What needs to be done |
Whenever the word "burst" turns up in a line of the data below, copy that line.

Provided data |
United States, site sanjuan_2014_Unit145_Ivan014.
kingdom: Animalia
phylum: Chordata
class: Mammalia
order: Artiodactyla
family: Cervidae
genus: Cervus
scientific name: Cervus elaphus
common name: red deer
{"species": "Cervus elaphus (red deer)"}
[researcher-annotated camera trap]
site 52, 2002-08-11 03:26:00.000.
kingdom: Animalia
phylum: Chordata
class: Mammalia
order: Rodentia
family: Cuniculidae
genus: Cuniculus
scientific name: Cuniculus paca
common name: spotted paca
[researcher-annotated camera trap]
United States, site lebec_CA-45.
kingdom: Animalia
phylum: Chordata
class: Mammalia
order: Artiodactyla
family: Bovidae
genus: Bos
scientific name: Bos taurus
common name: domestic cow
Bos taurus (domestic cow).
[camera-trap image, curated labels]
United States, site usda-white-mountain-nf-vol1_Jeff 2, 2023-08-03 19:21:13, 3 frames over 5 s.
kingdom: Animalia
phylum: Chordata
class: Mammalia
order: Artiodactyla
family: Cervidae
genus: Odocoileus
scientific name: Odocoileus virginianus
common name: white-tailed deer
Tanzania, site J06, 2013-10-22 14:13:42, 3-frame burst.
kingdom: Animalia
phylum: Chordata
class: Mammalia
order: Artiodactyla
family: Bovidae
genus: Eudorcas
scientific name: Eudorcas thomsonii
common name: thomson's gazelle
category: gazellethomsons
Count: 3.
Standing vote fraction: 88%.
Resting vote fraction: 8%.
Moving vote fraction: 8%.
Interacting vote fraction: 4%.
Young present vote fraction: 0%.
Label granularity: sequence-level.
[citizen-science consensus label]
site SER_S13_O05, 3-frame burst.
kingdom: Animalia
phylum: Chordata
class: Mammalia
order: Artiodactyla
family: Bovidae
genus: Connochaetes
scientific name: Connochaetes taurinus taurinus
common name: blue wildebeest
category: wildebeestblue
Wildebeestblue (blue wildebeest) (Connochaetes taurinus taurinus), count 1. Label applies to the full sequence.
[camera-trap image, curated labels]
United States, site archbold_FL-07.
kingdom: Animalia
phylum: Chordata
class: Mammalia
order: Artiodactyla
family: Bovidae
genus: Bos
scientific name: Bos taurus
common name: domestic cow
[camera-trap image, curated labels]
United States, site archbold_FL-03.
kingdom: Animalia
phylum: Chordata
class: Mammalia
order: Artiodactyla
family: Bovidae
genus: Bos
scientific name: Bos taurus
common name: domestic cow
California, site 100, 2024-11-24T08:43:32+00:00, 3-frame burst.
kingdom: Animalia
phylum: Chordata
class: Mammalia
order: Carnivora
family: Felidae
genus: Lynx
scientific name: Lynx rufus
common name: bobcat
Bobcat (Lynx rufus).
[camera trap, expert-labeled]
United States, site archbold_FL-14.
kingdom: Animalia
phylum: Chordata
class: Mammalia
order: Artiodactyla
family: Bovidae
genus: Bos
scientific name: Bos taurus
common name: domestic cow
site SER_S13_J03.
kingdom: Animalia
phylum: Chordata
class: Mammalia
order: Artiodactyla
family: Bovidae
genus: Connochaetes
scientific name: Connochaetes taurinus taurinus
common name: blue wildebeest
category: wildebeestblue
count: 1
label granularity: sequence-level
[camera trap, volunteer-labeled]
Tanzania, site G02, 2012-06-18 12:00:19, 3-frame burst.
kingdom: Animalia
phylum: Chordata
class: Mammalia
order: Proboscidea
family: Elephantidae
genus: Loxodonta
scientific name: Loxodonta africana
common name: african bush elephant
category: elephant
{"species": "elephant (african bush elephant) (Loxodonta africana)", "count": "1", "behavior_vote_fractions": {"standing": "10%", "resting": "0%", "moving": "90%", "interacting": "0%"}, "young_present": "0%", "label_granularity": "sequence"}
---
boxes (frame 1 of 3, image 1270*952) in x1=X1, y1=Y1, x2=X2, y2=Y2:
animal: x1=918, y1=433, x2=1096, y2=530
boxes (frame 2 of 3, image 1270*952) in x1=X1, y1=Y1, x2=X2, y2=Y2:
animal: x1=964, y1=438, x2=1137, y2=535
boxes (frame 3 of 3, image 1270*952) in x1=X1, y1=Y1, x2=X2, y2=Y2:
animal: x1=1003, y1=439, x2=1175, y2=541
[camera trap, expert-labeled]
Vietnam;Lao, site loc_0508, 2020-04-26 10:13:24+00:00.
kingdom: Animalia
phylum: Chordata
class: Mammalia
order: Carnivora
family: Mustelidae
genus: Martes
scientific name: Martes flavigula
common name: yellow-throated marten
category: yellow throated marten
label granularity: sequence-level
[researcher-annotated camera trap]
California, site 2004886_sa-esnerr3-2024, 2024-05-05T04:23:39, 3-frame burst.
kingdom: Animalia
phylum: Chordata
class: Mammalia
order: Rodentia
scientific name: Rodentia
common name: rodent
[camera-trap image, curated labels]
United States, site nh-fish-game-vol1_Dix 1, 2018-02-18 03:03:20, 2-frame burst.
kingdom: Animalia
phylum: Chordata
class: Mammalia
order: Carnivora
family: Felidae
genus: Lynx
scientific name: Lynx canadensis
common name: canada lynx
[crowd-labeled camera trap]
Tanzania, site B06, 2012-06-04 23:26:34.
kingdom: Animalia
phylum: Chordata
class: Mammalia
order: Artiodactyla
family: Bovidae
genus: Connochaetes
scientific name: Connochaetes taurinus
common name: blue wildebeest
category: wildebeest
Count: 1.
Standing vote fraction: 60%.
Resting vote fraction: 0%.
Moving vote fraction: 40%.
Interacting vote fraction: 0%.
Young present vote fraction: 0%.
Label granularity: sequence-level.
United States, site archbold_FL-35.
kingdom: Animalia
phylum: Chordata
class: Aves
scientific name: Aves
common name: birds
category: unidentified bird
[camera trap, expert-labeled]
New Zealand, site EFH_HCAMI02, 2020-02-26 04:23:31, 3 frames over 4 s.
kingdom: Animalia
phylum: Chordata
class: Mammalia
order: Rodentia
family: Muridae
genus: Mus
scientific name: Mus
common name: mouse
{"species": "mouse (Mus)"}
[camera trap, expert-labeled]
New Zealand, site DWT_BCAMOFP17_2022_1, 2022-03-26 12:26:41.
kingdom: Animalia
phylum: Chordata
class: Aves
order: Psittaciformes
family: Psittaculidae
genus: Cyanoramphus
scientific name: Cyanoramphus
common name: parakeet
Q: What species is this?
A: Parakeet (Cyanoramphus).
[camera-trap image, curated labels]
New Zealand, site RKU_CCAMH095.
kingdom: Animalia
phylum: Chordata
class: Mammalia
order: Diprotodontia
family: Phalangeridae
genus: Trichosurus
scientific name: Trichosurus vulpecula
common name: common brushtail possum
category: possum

Reply |
Tanzania, site J06, 2013-10-22 14:13:42, 3-frame burst.
site SER_S13_O05, 3-frame burst.
California, site 100, 2024-11-24T08:43:32+00:00, 3-frame burst.
Tanzania, site G02, 2012-06-18 12:00:19, 3-frame burst.
California, site 2004886_sa-esnerr3-2024, 2024-05-05T04:23:39, 3-frame burst.
United States, site nh-fish-game-vol1_Dix 1, 2018-02-18 03:03:20, 2-frame burst.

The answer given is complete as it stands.